1999 book predicting rapid rise in stock prices

Dow 36,000: The New Strategy for Profiting From the Coming Rise in the Stock Market is a book published in September 1999 by conservative syndicated columnist James K. Glassman and conservative economist Kevin Hassett, in which they argued that stocks in 1999 were significantly undervalued and concluded that there would be a fourfold market increase with the Dow Jones Industrial Average (DJIA) to 36,000 by 2002 or 2004. The book was described as the "most spectacularly wrong investing book ever". In the book, the authors argued that stocks did not have significantly greater risk than bonds in the long run and as investors came to that realization, stock prices would rise dramatically. The authors expected the equity risk premium to dissipate, which never happened. They also expected stocks to rise due to better fiscal and monetary policy, globalization, peace abroad and better corporate management.

Five years after the book was published, it was ridiculed and traded for pennies on Amazon.com.
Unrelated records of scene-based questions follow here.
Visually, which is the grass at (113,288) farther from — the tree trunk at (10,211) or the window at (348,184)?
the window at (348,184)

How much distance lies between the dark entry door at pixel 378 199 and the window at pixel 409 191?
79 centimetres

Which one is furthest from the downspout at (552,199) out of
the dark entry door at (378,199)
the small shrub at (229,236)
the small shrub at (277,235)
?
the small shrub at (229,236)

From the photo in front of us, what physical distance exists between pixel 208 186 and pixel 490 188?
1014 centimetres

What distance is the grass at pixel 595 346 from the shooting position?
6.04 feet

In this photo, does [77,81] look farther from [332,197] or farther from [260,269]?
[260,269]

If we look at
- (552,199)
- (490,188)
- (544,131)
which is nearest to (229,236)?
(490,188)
In November 2021, the DJIA finally did reach 36,000, 22 years after the book was published, after years of declines due to the bursting of the dot-com bubble, the September 11 attacks, the 2008 financial crisis, and the 2020 stock market crash. At that time, Glassman hedged his original prediction saying, "The title was easy to caricature" and "Never associate a date with a number".
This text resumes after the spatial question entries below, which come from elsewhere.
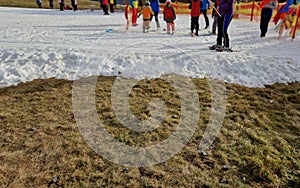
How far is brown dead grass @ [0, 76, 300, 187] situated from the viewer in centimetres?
346

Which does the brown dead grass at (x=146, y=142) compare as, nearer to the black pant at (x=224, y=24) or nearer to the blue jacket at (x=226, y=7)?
the black pant at (x=224, y=24)

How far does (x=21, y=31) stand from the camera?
11.0 meters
==Lost bet and charitable donation==
Excerpts from the book were published in The Atlantic in 1999. In the January 2000 issue of The Atlantic, Glassman and Hassett replied to a critic of their theory that "if the Dow is closer to 10,000 than to 36,000 ten years from now, [i.e. if it is below 23,000] we will each give $1,000 to the charity of your choice." In early 2010, Glassman and Hassett conceded they lost the bet and they each donated $1,000 to the Salvation Army.

On October 18, 2017, the Dow closed above 23,000, thus finally reaching more than halfway from 10,000 to 36,000.

==Authors==
Glassman was named an undersecretary of state for public diplomacy and public affairs by President George W. Bush.

In November 2024, Hassett was appointed as Director of the White House National Economic Council by Donald Trump.